L’OPC porte l’écho des souffrances des haïtiens au Conseil des Droits de l’Homme

Une délégation conduite par le protecteur du citoyen, Me Jean Wilner Morin, et comprenant également le directeur général de l’OPC, Jude Jn-Pierre, se trouve actuellement à Genève, en Suisse pour prendre part à la soixantième session du Conseil des Droits de l’Homme. L’occasion pour le protecteur Morin de porter, une fois de plus, à une tribune internationale, les souffrances du peuple haïtien mais aussi son aspiration sincère à la liberté, à la démocratie, à l’Etat de droit et au développement économique.

Genève, le 2 octobre 2025. C’est ce jeudi que le protecteur Morin, qui préside la délégation de l’Office de la protection du citoyen (OPC) à Genève, en Suisse, a prononcé son discours dans le cadre de sa participation à la soixantième session du Conseil des Droits de l’Homme.

C’était pour lui une belle occasion d’évoquer à la face du monde les souffrances du peuple haïtien mais aussi son aspiration sincère à la liberté, à la démocratie, à l’Etat de droit et au développement économique.

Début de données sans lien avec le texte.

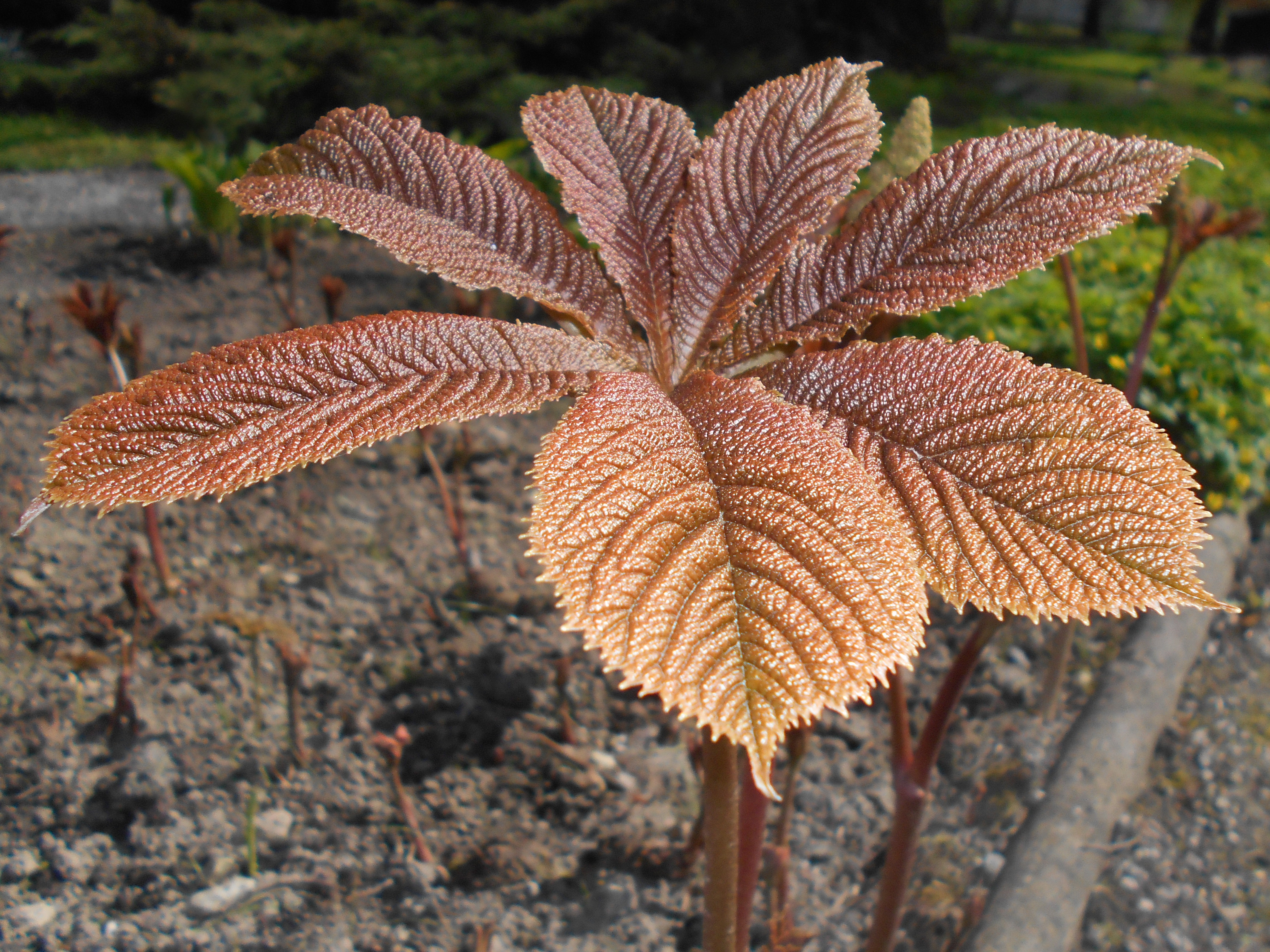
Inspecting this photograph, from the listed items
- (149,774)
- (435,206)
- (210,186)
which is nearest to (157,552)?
(149,774)

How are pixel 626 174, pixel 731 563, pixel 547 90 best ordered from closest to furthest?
pixel 731 563
pixel 626 174
pixel 547 90

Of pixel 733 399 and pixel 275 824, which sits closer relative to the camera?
pixel 733 399

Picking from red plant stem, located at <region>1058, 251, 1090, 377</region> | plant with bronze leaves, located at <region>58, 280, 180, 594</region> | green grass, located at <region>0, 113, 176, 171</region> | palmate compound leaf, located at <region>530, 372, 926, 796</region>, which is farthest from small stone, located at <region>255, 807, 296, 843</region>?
green grass, located at <region>0, 113, 176, 171</region>

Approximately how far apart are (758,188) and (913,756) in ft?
2.82

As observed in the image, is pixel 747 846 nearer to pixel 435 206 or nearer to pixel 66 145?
pixel 435 206

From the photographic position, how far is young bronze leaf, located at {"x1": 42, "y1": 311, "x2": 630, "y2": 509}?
1.87 feet

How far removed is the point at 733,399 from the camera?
0.67 meters

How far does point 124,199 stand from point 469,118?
2.46 m

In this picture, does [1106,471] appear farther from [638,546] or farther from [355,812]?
[355,812]

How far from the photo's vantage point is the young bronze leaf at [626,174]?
2.72ft

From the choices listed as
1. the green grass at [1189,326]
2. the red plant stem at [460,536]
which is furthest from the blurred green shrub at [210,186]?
the green grass at [1189,326]

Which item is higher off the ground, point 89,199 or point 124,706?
point 89,199

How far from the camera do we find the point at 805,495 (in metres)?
0.57

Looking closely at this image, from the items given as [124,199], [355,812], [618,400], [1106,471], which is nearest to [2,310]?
[124,199]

En effet, le protecteur Morin a évoqué les multiples violations des droits des haïtiens, à la fois par des actes et des circonstances planifiées, mais surtout provoquées par les élites haïtiennes elles-mêmes alors que le pays a adopté, en 1987, une constitution garantissant le respect des droits des citoyens à la vie, à la liberté et à la poursuite du bonheur, s’alignant ainsi que la déclaration universelle des droits humains.

Il souligne la part de responsabilité des élites qui, au lieu de montrer le chemin, ont sciemment fossoyé les aspirations du peuple et le pays se trouve aujourd’hui, coincé entre les aspirations de 1804 et les promesses d’émancipation socio-économiques de 1987.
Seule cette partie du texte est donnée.